Collected data
○ ○ ○ ○ ○ ○ ○

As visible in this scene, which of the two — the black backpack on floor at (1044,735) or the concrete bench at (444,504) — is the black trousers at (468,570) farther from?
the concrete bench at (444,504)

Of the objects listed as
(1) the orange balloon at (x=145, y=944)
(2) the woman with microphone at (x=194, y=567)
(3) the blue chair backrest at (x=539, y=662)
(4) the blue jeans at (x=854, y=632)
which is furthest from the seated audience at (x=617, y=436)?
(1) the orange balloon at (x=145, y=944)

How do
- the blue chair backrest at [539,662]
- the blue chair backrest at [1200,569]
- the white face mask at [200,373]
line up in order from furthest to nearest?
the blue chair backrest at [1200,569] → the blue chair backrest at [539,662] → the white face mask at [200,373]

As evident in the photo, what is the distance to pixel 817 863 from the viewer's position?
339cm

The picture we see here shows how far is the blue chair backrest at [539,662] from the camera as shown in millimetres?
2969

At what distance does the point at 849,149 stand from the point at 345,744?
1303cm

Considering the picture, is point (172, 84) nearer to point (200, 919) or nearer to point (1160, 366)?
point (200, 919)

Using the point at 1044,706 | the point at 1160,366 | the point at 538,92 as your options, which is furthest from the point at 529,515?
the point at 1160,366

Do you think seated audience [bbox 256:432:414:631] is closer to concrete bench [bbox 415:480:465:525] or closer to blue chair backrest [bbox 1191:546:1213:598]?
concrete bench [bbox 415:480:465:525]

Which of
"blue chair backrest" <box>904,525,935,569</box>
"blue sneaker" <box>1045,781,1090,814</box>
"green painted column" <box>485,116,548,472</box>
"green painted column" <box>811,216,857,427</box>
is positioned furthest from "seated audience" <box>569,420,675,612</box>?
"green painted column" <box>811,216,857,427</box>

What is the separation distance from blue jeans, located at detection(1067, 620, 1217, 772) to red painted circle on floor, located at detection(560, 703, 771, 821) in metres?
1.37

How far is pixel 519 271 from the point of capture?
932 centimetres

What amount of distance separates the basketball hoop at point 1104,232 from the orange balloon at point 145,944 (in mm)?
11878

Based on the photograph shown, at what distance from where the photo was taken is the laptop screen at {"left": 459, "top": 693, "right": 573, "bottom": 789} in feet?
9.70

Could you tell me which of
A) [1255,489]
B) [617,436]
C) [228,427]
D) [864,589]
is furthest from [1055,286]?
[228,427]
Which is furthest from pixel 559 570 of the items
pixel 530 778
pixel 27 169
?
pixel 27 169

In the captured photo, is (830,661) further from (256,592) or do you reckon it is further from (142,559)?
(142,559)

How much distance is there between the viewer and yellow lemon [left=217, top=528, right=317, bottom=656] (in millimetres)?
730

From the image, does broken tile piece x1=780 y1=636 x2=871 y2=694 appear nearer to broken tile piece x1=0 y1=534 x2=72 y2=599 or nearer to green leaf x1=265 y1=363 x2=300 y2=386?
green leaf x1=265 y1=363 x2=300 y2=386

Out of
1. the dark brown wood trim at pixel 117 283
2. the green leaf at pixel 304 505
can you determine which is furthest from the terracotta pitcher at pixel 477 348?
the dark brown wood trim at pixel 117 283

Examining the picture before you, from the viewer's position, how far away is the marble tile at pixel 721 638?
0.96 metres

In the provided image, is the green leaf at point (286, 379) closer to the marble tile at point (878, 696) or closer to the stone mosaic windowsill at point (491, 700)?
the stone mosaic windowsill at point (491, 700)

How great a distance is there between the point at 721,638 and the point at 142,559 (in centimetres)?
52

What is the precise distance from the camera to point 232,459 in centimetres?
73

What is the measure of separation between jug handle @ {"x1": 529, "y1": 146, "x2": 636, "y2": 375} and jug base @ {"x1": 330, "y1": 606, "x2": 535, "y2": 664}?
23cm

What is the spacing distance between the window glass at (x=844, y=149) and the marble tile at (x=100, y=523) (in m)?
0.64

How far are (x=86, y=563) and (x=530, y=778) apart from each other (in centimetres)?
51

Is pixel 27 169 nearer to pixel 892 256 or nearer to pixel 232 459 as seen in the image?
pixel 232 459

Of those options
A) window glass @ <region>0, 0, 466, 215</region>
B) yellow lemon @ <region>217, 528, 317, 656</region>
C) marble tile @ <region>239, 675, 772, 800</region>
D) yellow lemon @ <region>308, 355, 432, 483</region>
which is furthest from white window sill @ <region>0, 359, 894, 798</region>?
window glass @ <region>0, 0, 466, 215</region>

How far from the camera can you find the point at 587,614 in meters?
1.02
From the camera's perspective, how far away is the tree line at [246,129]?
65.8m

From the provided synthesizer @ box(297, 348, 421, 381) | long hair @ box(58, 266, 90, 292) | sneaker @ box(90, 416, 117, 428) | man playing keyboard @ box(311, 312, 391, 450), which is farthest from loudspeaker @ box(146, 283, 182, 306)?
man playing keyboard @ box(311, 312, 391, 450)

○ ○ ○ ○ ○ ○ ○

» Goal
Print the lines above without any changes, starting at the line that contains "Is pixel 27" and ending at the final line of the collected data, with both of those lines included.

» Reply
Is pixel 27 169 nearer to pixel 892 256 or nearer to pixel 232 459 as seen in the image?
pixel 232 459

Of those options
A) window glass @ <region>0, 0, 466, 215</region>
B) yellow lemon @ <region>217, 528, 317, 656</region>
C) marble tile @ <region>239, 675, 772, 800</region>
D) yellow lemon @ <region>308, 355, 432, 483</region>
which is furthest from white window sill @ <region>0, 359, 894, 798</region>?
window glass @ <region>0, 0, 466, 215</region>

How far from the camera can you find the point at 587,614 in meters?
1.02
From the camera's perspective, how far away is the tree line at [246,129]?
65.8m

From the provided synthesizer @ box(297, 348, 421, 381) | long hair @ box(58, 266, 90, 292) | sneaker @ box(90, 416, 117, 428) | man playing keyboard @ box(311, 312, 391, 450), which is farthest from loudspeaker @ box(146, 283, 182, 306)?
man playing keyboard @ box(311, 312, 391, 450)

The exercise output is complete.